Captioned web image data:
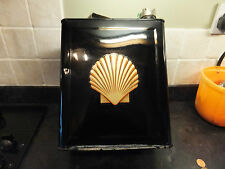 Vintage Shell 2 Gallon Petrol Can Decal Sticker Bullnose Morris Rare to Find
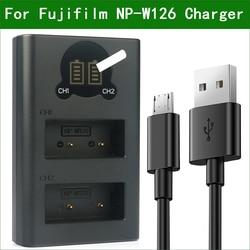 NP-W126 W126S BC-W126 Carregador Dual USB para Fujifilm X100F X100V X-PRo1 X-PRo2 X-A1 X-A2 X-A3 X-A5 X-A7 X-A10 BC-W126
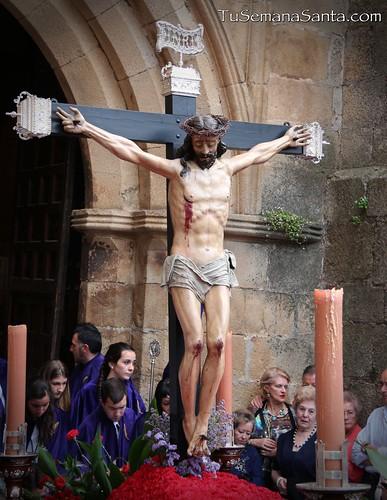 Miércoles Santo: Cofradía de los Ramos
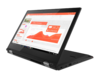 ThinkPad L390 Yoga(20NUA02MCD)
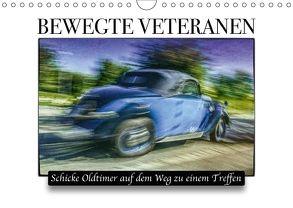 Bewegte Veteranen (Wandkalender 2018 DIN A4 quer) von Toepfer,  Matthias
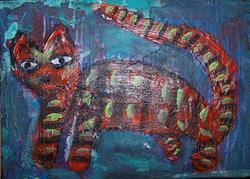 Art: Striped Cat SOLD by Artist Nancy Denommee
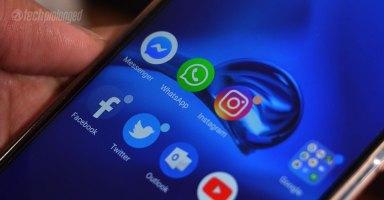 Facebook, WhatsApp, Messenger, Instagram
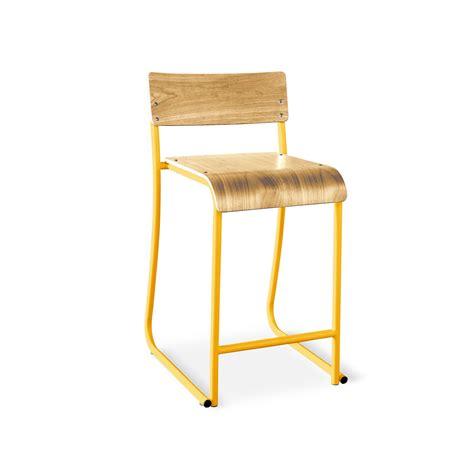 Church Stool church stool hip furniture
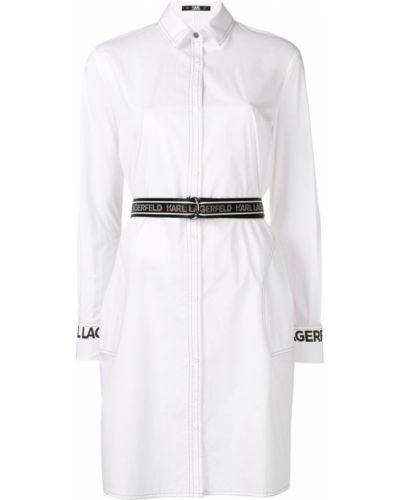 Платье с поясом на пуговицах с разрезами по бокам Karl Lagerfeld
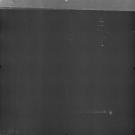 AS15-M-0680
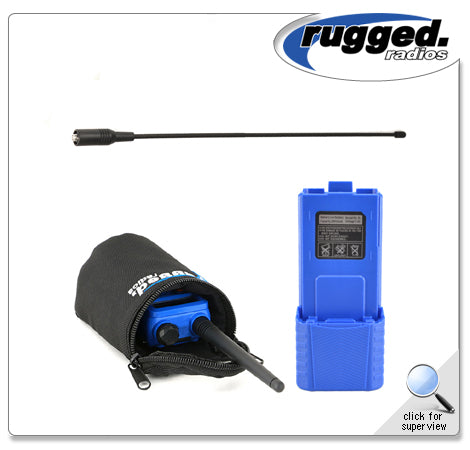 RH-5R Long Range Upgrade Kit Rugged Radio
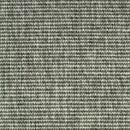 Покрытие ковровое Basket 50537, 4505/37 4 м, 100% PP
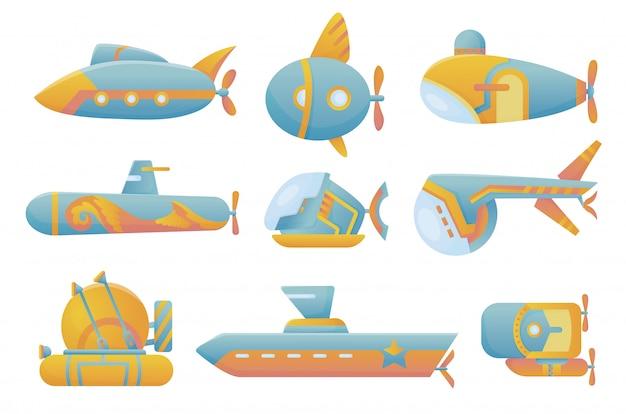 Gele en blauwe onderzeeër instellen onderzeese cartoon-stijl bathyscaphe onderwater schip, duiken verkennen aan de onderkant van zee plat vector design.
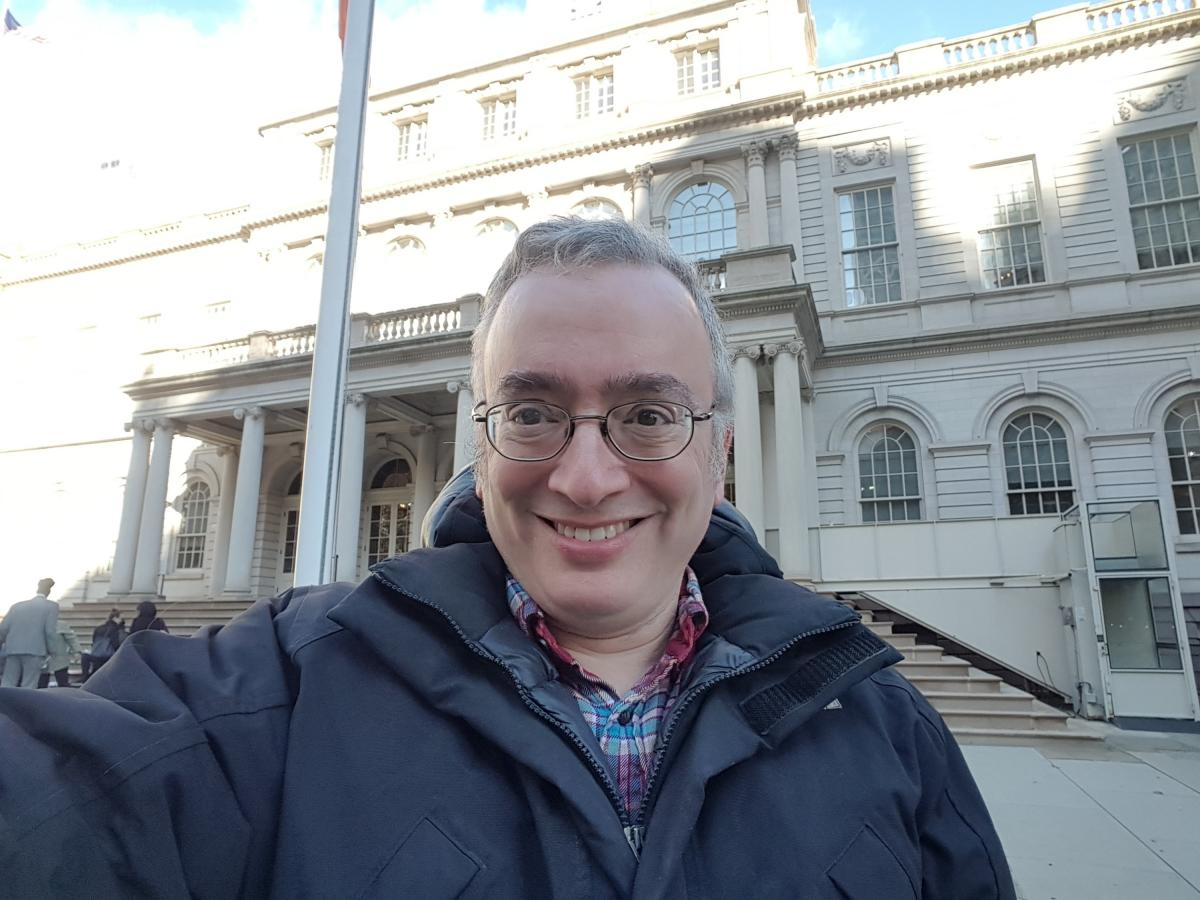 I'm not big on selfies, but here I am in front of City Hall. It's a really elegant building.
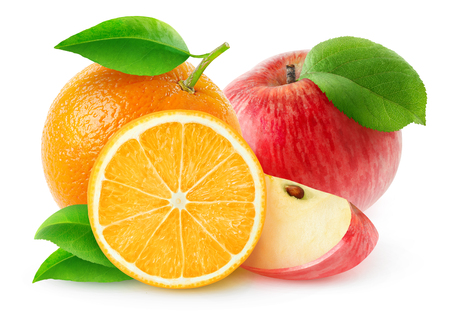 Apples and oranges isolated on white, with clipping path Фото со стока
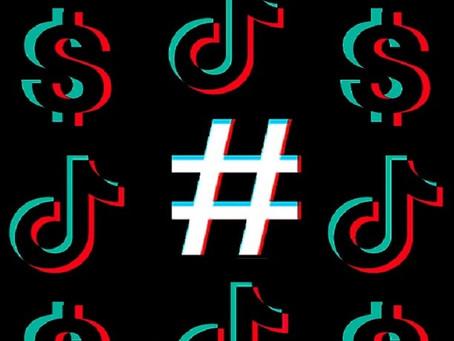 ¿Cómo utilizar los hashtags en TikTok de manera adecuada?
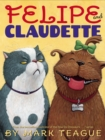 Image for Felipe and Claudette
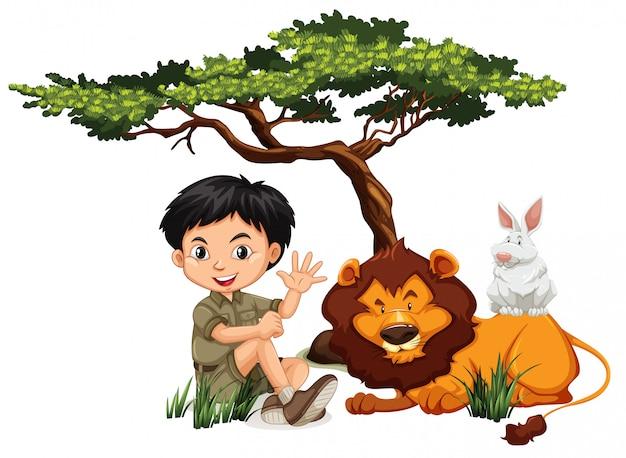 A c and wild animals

> What the task asks:
Copy out all the records exactly, excluding pictures.

> Solved problem:
 Vintage Shell 2 Gallon Petrol Can Decal Sticker Bullnose Morris Rare to Find
 NP-W126 W126S BC-W126 Carregador Dual USB para Fujifilm X100F X100V X-PRo1 X-PRo2 X-A1 X-A2 X-A3 X-A5 X-A7 X-A10 BC-W126
 Miércoles Santo: Cofradía de los Ramos
 ThinkPad L390 Yoga(20NUA02MCD)
 Bewegte Veteranen (Wandkalender 2018 DIN A4 quer) von Toepfer,  Matthias
 Art: Striped Cat SOLD by Artist Nancy Denommee
 Facebook, WhatsApp, Messenger, Instagram
 Church Stool church stool hip furniture
 Платье с поясом на пуговицах с разрезами по бокам Karl Lagerfeld
 AS15-M-0680
 RH-5R Long Range Upgrade Kit Rugged Radio
 Покрытие ковровое Basket 50537, 4505/37 4 м, 100% PP
 Gele en blauwe onderzeeër instellen onderzeese cartoon-stijl bathyscaphe onderwater schip, duiken verkennen aan de onderkant van zee plat vector design.
 I'm not big on selfies, but here I am in front of City Hall. It's a really elegant building.
 Apples and oranges isolated on white, with clipping path Фото со стока
 ¿Cómo utilizar los hashtags en TikTok de manera adecuada?
 Image for Felipe and Claudette
 A c and wild animals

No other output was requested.